"I wish you had been a little more explicit in your telegram, Tom," she said peevishly. "If I had known who she is I wouldn't have put her in that room. Now, I shall have to move Aunt Kate back into it to- morrow, and give Miss Cameron the big one at the end of the hall." Which goes to prove that Tom's sister was a bit of a snob in her way. "Stop walking like that, and come here." She faced him accusingly. "Have you told me ALL there is to tell, sir?"

"Can't you see for yourself, Ede, that I'm in love with her? Desperately, horribly, madly in love with her. Don't giggle like that! I couldn't have told you while she was present, could I?"

"That isn't what I want to know. Is she in love with YOU? That's what I'm after."

"Yes," said he, but frowned anxiously.

"She is perfectly adorable," said she, and was at once aware of a guilty, nagging impression that she would not have said it to him half an hour earlier for anything in the world.

The Countess was strangely white and subdued when she rejoined them later on. She had removed her hat. The other woman saw nothing but the wealth of sun-kissed hair that rippled. Barnes went forward to meet her, filled with a sudden apprehension.

"What is it? You are pale and--what have you heard?"
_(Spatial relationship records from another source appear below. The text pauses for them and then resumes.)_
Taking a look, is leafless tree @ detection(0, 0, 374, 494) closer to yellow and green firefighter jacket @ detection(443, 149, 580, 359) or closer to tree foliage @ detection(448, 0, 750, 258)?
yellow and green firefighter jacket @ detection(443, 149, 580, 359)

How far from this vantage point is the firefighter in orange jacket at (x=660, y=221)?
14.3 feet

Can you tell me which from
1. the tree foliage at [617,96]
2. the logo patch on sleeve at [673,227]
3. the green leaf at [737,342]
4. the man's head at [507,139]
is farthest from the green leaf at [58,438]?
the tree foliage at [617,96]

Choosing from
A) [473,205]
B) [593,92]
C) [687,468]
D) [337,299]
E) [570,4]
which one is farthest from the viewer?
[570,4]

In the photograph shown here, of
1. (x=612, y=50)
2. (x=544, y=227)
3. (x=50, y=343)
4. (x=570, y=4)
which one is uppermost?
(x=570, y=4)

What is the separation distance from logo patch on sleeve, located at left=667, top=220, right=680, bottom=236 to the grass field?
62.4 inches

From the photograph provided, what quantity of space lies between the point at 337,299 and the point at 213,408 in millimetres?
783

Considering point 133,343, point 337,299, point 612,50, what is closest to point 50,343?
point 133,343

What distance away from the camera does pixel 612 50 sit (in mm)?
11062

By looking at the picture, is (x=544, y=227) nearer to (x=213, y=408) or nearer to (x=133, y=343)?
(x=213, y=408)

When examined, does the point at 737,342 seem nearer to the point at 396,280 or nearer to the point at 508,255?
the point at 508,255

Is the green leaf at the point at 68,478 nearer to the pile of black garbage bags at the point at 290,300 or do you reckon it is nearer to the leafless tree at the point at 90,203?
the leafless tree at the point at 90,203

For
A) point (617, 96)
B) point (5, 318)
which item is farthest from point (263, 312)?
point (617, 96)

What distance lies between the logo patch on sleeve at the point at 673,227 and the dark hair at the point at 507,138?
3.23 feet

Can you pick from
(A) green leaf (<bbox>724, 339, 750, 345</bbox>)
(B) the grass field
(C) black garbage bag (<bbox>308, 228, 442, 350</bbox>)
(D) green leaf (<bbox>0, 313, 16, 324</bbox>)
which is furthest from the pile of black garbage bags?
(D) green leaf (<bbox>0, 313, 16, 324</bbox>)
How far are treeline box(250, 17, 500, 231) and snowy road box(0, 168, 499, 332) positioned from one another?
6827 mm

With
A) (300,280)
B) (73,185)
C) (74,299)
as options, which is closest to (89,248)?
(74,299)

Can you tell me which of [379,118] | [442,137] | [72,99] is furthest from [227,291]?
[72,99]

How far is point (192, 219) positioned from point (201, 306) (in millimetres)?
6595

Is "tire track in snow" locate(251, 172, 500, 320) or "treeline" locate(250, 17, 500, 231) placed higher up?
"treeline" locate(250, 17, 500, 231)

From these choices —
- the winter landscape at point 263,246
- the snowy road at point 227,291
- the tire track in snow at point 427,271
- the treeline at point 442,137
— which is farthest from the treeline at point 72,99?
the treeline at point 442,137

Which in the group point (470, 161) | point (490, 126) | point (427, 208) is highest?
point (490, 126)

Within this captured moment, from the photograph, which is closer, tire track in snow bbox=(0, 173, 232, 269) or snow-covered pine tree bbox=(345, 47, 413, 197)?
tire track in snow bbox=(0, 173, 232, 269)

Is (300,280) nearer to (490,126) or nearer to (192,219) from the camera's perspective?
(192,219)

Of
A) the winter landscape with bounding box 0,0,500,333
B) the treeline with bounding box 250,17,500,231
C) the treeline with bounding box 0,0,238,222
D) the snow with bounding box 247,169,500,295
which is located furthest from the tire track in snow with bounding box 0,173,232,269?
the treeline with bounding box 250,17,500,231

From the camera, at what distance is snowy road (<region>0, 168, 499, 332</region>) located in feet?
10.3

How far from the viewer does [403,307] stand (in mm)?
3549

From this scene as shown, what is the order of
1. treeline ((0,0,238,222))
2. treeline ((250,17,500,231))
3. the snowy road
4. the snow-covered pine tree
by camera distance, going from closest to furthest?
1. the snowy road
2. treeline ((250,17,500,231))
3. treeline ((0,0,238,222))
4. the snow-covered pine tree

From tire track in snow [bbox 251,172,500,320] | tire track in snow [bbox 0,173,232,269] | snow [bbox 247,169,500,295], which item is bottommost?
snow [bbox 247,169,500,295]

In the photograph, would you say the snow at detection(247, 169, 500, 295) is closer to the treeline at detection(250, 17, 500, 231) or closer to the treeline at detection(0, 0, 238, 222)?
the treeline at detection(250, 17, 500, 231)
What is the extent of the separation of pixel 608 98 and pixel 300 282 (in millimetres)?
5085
She stopped and looked searchingly into his eyes. A warm flush rose to her cheeks; her own eyes grew soft and tender and wistful.

"They all believe that the war will last two or three years longer," she said huskily. "I cannot go back to my own country till it is all over. They implore me to remain here with them until--until my fortunes are mended." She turned to Mrs. Courtney and went on without the slightest trace of indecision or embarrassment in her manner. "You see, Mrs. Courtney, I am very, very poor. They have taken everything. I--I fear I shall have to accept the kind, the generous proffer of a--" her voice shook slightly--"of a home with my friends until the Huns are driven out."

Barnes's silence was more eloquent than words. Her eyes fell. Mrs. Courtney's words of sympathy passed unheard; her bitter excoriation of the Teutons and Turks was but dimly registered on the inattentive mind of the victim of their ruthless greed; not until she expressed the hope that Miss Cameron would condescend to accept the hospitality of her home until plans for the future were definitely fixed was there a sign that the object of her concern had given a thought to what she was saying.